:: Saved entries ::
━━━━━━━━━━━━━━━━

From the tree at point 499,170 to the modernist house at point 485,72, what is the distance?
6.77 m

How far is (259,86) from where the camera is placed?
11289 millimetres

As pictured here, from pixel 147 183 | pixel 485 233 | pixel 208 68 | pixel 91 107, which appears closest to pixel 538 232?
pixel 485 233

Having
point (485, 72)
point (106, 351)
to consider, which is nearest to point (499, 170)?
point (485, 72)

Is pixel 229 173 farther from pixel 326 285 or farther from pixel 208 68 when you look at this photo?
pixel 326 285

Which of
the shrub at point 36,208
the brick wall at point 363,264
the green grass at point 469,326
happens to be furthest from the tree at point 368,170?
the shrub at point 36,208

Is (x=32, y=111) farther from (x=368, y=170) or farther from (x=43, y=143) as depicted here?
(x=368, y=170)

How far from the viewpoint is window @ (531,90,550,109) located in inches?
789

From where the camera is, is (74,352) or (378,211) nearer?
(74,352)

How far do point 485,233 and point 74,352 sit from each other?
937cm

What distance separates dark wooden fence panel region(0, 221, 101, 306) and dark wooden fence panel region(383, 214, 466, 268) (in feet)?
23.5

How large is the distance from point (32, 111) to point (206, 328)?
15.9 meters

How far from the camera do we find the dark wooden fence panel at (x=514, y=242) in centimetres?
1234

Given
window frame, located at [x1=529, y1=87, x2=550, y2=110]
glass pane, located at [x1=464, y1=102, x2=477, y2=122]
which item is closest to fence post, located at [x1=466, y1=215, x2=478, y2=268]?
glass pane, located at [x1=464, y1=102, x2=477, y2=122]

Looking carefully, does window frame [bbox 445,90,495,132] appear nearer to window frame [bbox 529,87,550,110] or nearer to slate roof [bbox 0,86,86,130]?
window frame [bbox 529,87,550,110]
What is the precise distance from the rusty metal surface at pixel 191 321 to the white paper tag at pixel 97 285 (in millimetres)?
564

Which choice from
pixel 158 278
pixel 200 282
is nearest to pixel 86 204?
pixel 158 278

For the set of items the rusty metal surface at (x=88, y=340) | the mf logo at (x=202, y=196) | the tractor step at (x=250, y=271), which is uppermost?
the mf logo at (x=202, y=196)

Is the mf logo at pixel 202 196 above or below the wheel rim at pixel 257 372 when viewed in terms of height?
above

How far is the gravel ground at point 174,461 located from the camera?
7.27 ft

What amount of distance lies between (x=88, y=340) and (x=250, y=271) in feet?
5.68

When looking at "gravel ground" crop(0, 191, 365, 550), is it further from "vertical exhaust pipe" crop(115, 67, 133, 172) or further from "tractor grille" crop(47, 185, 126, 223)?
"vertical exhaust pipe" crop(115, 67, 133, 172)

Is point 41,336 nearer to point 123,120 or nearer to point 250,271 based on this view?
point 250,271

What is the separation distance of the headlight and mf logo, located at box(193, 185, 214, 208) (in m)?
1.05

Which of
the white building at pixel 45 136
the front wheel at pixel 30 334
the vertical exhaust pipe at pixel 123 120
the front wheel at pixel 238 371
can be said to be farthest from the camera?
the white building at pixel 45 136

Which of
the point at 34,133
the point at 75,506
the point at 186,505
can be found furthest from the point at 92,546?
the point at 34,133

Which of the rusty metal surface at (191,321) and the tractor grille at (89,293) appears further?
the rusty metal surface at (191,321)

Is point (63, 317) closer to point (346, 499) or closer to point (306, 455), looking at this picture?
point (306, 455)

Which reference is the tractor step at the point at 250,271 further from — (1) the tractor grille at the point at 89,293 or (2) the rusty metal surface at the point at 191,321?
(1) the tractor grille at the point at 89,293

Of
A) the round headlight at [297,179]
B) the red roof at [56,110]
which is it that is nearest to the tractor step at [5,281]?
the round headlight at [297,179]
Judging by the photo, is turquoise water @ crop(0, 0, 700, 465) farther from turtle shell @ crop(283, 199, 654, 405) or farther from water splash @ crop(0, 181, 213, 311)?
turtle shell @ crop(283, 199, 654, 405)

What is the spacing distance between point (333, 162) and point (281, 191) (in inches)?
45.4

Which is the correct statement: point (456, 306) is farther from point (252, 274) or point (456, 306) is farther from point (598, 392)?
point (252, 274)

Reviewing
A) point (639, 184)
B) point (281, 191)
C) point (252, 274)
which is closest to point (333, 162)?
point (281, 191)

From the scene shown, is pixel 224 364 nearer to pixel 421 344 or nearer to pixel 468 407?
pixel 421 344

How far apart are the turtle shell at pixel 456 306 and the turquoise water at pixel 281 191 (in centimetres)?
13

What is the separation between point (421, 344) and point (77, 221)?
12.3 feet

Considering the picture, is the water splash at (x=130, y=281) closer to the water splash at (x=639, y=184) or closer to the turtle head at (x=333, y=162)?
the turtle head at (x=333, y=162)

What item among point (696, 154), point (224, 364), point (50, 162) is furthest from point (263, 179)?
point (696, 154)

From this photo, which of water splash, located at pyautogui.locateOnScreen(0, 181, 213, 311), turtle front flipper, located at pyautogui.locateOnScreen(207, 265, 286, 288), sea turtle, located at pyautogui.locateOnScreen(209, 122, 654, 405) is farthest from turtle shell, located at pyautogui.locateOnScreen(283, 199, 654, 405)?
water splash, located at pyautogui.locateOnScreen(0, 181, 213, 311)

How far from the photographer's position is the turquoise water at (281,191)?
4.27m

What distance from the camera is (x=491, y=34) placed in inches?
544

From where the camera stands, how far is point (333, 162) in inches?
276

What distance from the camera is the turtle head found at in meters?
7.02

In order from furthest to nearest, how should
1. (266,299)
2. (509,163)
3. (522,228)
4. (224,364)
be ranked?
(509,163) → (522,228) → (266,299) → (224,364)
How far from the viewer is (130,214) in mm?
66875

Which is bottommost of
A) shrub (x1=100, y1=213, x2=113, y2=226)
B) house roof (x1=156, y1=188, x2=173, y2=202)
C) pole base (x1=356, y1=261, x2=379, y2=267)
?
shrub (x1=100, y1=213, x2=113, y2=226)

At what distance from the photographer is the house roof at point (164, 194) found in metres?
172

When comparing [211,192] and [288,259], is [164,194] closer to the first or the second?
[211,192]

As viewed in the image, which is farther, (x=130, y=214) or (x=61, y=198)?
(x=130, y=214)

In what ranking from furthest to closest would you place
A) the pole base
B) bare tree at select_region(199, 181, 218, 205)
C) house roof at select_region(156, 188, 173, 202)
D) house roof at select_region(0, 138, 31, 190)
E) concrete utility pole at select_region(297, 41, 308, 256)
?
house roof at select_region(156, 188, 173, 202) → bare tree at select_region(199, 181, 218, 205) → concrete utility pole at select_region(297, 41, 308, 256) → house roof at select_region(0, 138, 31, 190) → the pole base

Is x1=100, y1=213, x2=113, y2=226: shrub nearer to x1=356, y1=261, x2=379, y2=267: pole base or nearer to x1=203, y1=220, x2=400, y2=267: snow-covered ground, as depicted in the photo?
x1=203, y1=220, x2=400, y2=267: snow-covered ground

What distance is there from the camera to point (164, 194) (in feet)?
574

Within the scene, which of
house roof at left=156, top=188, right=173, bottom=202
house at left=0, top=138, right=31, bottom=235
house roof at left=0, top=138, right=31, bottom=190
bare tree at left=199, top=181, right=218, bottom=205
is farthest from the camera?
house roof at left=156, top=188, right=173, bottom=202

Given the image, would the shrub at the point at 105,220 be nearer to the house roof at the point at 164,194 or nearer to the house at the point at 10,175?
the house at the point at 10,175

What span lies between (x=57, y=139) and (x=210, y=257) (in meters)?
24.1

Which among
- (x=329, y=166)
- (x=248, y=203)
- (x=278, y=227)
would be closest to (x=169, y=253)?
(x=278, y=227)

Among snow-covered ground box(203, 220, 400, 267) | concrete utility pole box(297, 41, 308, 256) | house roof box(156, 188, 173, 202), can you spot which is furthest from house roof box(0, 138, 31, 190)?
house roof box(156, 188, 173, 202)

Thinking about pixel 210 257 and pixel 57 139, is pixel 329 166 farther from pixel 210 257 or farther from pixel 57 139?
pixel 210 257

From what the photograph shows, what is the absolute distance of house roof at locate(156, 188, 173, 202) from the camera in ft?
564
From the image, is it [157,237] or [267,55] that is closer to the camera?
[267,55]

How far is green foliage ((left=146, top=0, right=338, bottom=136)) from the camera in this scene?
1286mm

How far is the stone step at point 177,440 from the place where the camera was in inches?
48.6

━━━━━━━━━━━━━━━━

:: Problem statement ::
Can you put the data above into a numbered list, beginning at the line that has "From where the camera stands, how" and stopping after the line that has "house roof at select_region(156, 188, 173, 202) →", leaving out blank lines and including nothing else?

:: Response to the task ::
1. From where the camera stands, how far is point (333, 162) in inches?
2. 276
3. What distance from the camera is the turtle head found at in meters?
4. 7.02
5. In order from furthest to nearest, how should
6. 1. (266,299)
7. 2. (509,163)
8. 3. (522,228)
9. 4. (224,364)
10. be ranked?
11. (509,163) → (522,228) → (266,299) → (224,364)
12. How far from the viewer is (130,214) in mm?
13. 66875
14. Which is bottommost of
15. A) shrub (x1=100, y1=213, x2=113, y2=226)
16. B) house roof (x1=156, y1=188, x2=173, y2=202)
17. C) pole base (x1=356, y1=261, x2=379, y2=267)
18. ?
19. shrub (x1=100, y1=213, x2=113, y2=226)
20. At what distance from the photographer is the house roof at point (164, 194) found in metres?
21. 172
22. When comparing [211,192] and [288,259], is [164,194] closer to the first or the second?
23. [211,192]
24. As viewed in the image, which is farther, (x=130, y=214) or (x=61, y=198)?
25. (x=130, y=214)
26. In what ranking from furthest to closest would you place
27. A) the pole base
28. B) bare tree at select_region(199, 181, 218, 205)
29. C) house roof at select_region(156, 188, 173, 202)
30. D) house roof at select_region(0, 138, 31, 190)
31. E) concrete utility pole at select_region(297, 41, 308, 256)
32. ?
33. house roof at select_region(156, 188, 173, 202) → bare tree at select_region(199, 181, 218, 205) → concrete utility pole at select_region(297, 41, 308, 256) → house roof at select_region(0, 138, 31, 190) → the pole base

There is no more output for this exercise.